Pensions - Articles - Insurance & pensions in China and India offer huge potential


 ‘Insurance companies and pension funds as institutional investors: global investment patterns’, authored by Trusted Sources, a leading emerging markets research specialist, examines the role that pension funds and insurance companies have played in increasing liquidity in established capital markets, by introducing long-term and stable funds. It goes on to suggest that liberalisation of investment mandates for insurers and pension funds could prove similarly beneficial in the high-growth Chinese and Indian markets, increasing both depth and liquidity in their capital markets.
 
 The report can be downloaded from www.cityoflondon.gov.uk/researchpublications.
 
 In China, the role of both insurance companies and pension funds in the stock market is very small – each holds only around 2% of issued shares.

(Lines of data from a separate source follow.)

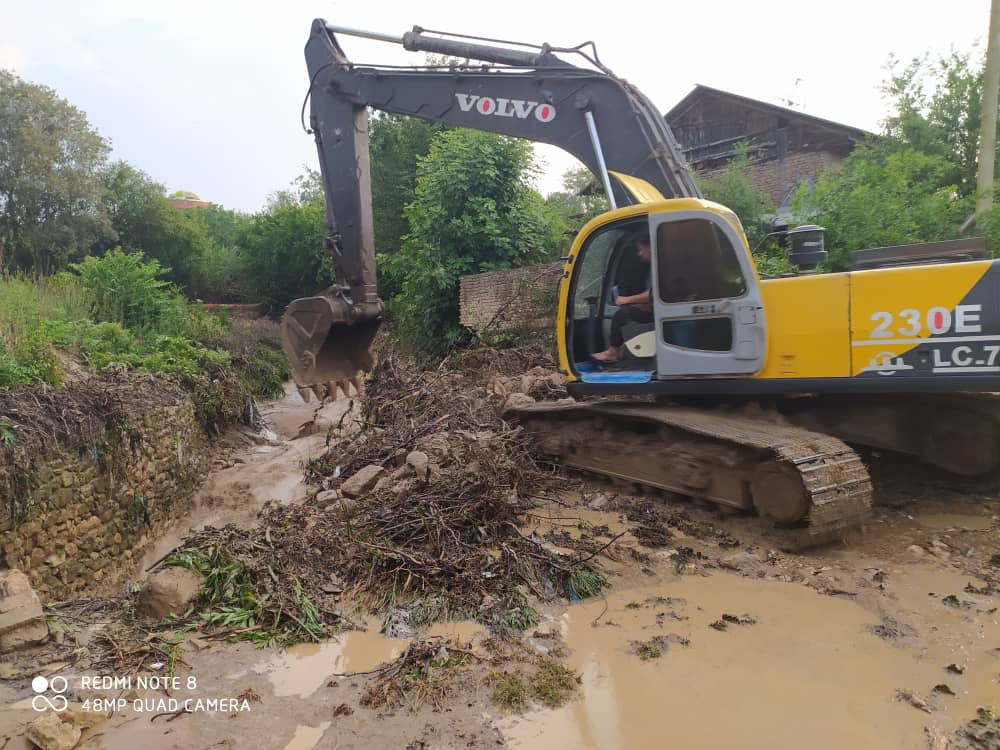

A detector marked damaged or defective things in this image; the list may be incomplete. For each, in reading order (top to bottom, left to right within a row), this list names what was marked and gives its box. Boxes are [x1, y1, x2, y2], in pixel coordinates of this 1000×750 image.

damaged wall [0, 378, 207, 604]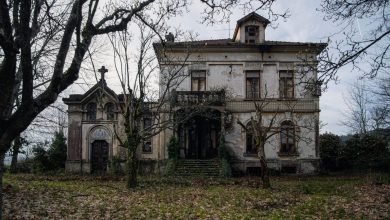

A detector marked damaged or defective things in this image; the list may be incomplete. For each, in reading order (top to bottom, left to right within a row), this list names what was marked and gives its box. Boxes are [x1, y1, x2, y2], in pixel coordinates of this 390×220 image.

broken window [190, 70, 206, 91]
broken window [278, 71, 294, 98]
broken window [280, 120, 296, 155]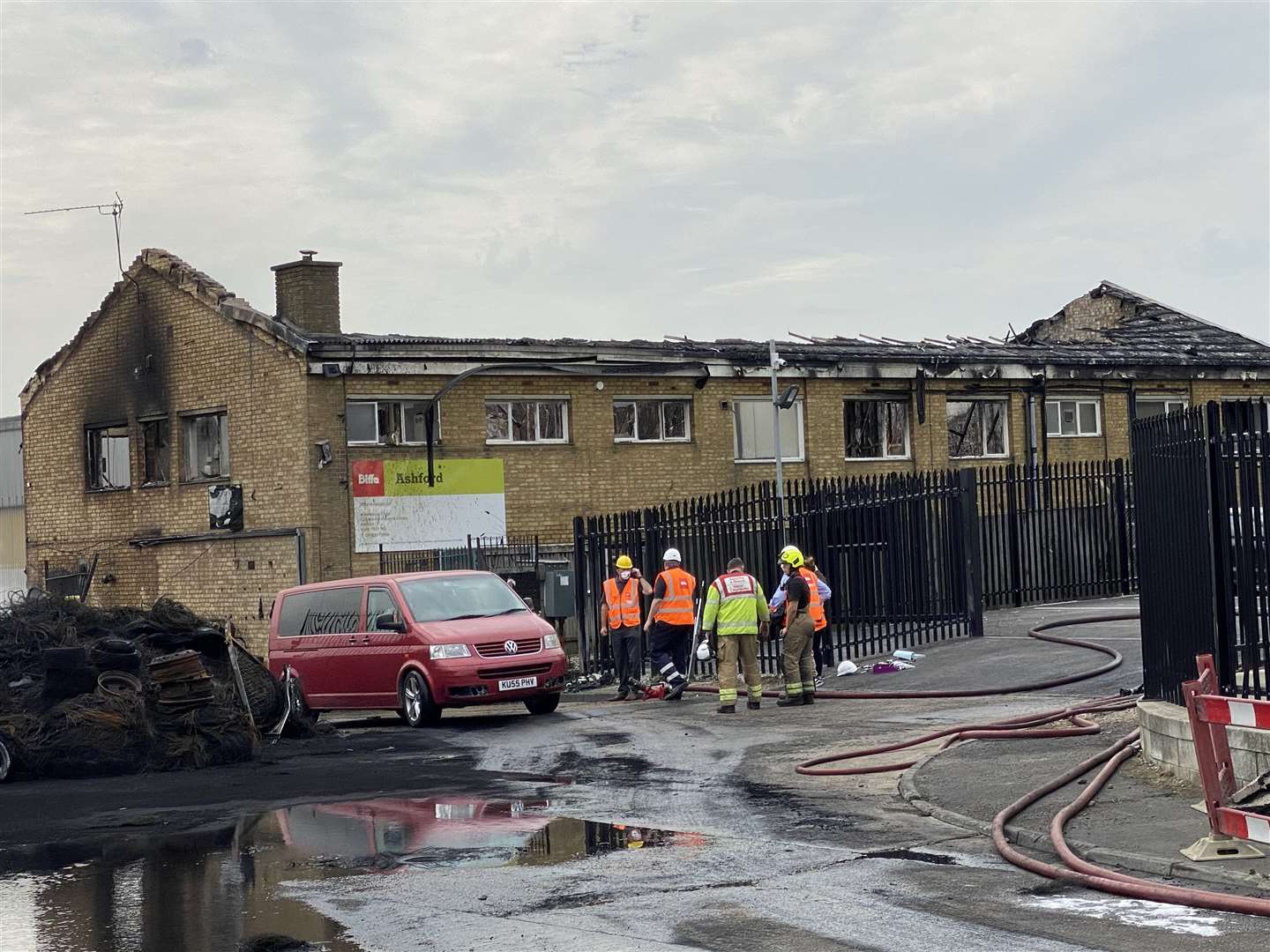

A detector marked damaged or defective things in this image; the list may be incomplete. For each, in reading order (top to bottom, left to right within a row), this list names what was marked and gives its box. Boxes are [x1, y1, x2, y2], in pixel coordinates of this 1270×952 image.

broken window [86, 428, 130, 495]
broken window [140, 421, 169, 487]
broken window [181, 411, 231, 480]
broken window [347, 401, 442, 449]
broken window [482, 403, 569, 446]
damaged brick building [19, 251, 1270, 655]
broken window [609, 398, 691, 444]
broken window [843, 401, 914, 459]
broken window [950, 401, 1005, 459]
broken window [1046, 396, 1097, 439]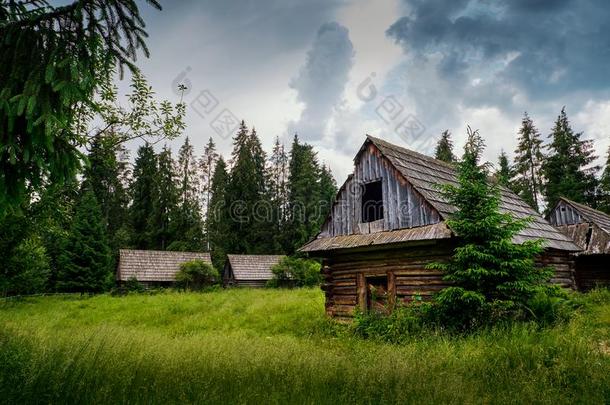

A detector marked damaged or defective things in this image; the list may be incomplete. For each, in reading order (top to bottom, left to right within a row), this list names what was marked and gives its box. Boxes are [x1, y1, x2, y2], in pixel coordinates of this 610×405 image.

broken window [358, 180, 382, 223]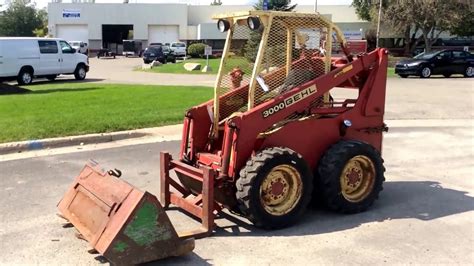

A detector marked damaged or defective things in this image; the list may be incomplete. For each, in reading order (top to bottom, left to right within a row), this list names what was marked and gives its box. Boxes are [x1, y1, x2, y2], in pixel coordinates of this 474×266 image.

rusty bucket attachment [57, 161, 194, 264]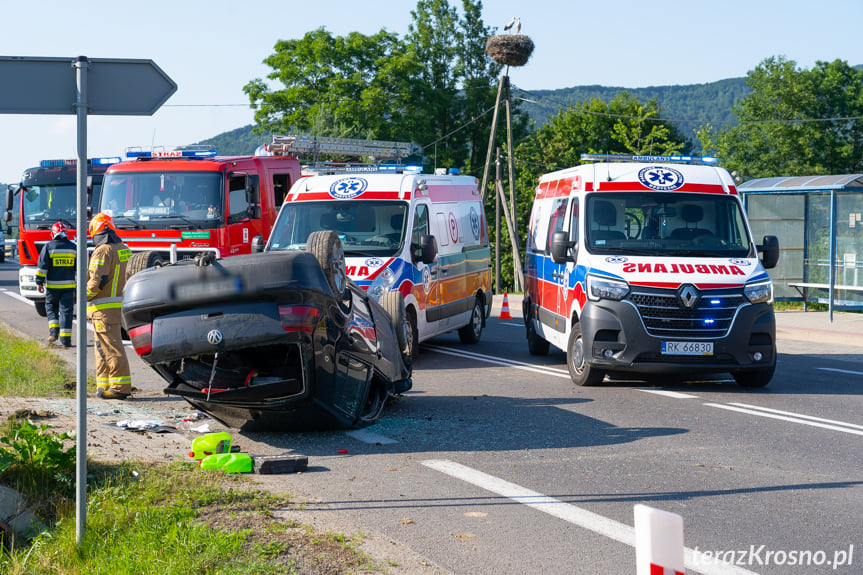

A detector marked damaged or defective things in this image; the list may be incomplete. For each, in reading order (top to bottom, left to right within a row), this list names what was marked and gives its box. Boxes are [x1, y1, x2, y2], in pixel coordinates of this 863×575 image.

Recommendations flagged up by the report include: increased competition amongst insurance companies; tax incentives for Unit Linked Insurance Products; introducing effective dividend pay-out rules for listed companies; encouraging the development of expertise of fund managers in insurance companies and the relaxation of qualification rules for private companies allowed to issue bonds.
 
 In India, the pension and insurance sectors are still relatively underdeveloped, with assets at 7% and 16% of GDP respectively. The report identifies measures which could facilitate rapid development of these markets including: lifting restrictions on equity investments; allowing investments in lower-rated corporate debt and derivatives; allowing the Employees’ Provident Fund Organisation to invest in equities; removing tax and regulatory constraints and increasing incentives to buy corporate bonds.
 
 Stuart Fraser, Policy Chairman at the City of London Corporation, said: “The City of London’s position as a global financial centre makes it a natural partner for growing economies such as China and India. The experience of London shows the valuable role that robust capital markets can play in supporting a sophisticated and liquid market which is attractive to both international investors and companies wishing to raise money.
 
 “Capital markets play a vital role in raising debt and equity capital for businesses, offering alternatives to bank financing and channelling funds from savers into the financial sector. This report finds that greater depth and liquidity in domestic capital markets is needed in both China and India to support the effective growth of their companies.
 
 “Indeed, liberalisation of the insurance and pensions markets will result in a greater provision of capital to both countries’ businesses for their domestic and international expansion.”